Look for a degree of independence
Mentors should have some understanding of your work, perspective and ethics to be most efficient. This can help you feel safe and understood in context and culture. That being said, I usually recommend looking for a mentor outside of your religious denomination. It’s important to feel trust, but a mentor can certainly be too close. A mentor who is already involved in aspects of your life; a friend, a coworker or a relative, may have difficulty providing unbiased advice, as they know just who will be affected by your conversations. Imagine your mentor is also your manager at work and you share some information you have learned that might be detrimental to your organisation if you were to share it with certain people. A mentor with a degree of separation might encourage you to bring this information to light to prevent harm to you or others, while a mentor without that separation might encourage you to keep it to yourself for the sake of the organisation.
This excerpt from Recommendation 16.45 of the Royal Commission’s Final Report summarises this well, even though the report focused on children’s safety. It states: “Each religious institution should ensure that all people in religious or pastoral ministry, including religious leaders, have professional supervision with a trained professional or pastoral supervisor who has a degree of independence from the institution within which the person is in ministry.”
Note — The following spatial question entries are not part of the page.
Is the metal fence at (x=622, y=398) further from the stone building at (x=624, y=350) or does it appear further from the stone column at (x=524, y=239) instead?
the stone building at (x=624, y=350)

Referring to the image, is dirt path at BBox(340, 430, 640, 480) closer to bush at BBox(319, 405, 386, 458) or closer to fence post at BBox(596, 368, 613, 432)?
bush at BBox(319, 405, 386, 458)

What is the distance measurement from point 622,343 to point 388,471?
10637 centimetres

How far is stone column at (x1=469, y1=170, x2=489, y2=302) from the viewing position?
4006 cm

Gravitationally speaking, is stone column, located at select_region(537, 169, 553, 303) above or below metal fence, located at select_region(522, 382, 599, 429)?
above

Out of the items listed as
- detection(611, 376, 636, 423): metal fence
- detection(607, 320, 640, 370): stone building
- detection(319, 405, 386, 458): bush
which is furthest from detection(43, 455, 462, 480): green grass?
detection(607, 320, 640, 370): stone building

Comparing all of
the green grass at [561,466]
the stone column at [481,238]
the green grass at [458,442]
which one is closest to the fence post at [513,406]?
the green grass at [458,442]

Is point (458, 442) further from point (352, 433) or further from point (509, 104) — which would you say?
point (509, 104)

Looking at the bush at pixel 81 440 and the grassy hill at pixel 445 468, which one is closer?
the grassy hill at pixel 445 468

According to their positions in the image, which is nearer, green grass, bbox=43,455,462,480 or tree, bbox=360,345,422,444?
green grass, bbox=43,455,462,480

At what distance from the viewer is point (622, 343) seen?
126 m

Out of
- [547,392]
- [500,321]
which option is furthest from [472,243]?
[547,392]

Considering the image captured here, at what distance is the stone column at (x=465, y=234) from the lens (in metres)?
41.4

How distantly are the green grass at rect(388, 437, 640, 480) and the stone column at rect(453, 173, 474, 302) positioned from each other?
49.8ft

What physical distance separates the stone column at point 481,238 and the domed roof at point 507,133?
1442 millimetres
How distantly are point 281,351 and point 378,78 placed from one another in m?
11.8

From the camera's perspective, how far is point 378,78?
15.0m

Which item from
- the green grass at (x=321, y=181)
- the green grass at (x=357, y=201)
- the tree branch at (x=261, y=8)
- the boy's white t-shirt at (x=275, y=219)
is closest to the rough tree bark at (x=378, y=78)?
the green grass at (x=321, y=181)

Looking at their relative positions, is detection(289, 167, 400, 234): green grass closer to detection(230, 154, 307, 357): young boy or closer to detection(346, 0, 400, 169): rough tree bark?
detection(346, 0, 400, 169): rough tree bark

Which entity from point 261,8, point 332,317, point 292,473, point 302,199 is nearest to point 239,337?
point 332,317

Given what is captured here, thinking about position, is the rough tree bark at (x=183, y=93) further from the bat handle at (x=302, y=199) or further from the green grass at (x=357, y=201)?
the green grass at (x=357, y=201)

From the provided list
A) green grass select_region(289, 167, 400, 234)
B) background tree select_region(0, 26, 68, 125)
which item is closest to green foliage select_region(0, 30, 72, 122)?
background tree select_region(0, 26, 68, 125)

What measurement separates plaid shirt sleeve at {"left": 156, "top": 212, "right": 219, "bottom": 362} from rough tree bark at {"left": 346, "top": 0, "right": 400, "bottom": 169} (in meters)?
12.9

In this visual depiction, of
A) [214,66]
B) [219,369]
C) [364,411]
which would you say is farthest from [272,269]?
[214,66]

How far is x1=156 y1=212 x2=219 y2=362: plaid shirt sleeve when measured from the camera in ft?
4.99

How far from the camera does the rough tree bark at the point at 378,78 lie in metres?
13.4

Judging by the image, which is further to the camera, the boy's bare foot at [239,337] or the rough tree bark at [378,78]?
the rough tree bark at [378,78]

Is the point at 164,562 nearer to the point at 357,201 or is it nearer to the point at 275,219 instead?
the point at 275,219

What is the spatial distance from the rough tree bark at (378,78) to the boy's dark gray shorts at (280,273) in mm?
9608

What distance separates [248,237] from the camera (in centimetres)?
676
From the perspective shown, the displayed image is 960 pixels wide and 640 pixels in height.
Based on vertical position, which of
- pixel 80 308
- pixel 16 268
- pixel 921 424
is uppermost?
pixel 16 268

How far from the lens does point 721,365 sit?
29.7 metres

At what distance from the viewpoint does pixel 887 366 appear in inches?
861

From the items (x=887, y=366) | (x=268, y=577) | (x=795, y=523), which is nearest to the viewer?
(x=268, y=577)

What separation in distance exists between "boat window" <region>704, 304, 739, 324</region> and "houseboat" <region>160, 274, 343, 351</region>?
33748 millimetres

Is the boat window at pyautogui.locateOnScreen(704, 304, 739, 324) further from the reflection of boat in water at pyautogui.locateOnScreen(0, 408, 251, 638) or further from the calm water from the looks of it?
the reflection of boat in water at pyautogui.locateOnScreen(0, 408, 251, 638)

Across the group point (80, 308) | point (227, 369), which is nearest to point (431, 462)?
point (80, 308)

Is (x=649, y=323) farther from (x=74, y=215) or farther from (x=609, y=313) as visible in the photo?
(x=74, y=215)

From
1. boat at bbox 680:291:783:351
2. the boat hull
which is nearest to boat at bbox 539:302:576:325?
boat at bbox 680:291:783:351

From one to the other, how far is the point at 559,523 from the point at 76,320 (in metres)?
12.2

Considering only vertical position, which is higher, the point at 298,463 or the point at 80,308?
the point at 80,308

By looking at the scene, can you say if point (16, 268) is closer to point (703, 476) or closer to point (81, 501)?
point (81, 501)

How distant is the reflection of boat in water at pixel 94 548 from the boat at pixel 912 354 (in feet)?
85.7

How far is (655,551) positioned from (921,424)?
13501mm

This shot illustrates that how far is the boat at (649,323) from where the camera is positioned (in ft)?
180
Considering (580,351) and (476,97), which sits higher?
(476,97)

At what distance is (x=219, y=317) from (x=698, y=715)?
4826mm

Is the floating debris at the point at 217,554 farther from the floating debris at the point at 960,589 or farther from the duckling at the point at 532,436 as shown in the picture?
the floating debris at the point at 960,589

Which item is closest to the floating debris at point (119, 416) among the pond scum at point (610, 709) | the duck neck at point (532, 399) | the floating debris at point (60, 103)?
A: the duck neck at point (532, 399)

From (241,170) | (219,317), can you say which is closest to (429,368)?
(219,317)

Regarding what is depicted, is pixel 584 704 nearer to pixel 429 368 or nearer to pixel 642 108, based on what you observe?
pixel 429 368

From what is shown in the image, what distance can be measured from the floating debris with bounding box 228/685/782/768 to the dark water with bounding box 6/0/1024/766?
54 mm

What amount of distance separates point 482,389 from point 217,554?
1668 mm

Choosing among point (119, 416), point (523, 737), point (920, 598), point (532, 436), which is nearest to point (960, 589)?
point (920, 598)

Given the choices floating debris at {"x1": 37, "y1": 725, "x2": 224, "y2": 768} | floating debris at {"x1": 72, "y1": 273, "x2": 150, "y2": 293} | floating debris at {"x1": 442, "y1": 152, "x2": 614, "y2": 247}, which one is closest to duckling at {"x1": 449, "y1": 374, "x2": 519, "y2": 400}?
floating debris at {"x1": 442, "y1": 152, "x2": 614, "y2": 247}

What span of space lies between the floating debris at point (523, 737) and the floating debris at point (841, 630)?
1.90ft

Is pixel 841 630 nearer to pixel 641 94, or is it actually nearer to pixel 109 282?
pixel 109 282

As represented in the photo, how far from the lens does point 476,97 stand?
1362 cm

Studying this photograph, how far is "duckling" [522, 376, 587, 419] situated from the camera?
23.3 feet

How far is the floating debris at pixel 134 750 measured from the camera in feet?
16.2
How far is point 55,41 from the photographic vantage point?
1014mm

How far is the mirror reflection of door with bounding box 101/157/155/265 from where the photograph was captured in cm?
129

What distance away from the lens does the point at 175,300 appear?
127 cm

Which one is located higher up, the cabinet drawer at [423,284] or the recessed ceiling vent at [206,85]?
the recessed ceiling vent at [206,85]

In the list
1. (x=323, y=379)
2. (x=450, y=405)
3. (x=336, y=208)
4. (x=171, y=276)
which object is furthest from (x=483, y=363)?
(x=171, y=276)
(https://www.childabuseroyalcommission.gov.au/recommendations).
Avoid similar gifting:
Often, people will be drawn to mentors with similar gifts as their own. While this is helpful for developing that particular gift, it can be problematic in a mentor. Similar gifts often indicate similar blindspots. If you are a creative, unorganised, big-picture thinker and you find yourself drawn to a mentor with these same traits, you both will likely miss details or fail to find structure in your time together. Conversely, seeking out a mentor with complimentary gifts will bring much more to light in your conversations. As another example, you might be apostolic; the kind of person who is great at rallying others, but blind to the power you have, and have trouble listening to others. You may not give others the opportunity to say no. I needed a mentor who was a great listener to help me see this about myself.
Here’s a checklist you can return to when searching for the right mentor:
Are they competent?
- What is their training (certificates and experience)?
- Can they provide professional support, professional development, and promote professional standards?
- Are they upfront about boundaries and their code of conduct?
Do they appear perceptive and empathetic?
- Will they listen to me or merely tell me what they think I should know?
- Will they bring discernment as they provide feedback?
- Will they help me build ownership for change?
Are they Healthy?
- Do they have healthy boundaries in their own life?
- Do they have a strong code of ethics?
- Are they self-aware of their strengths and flaws?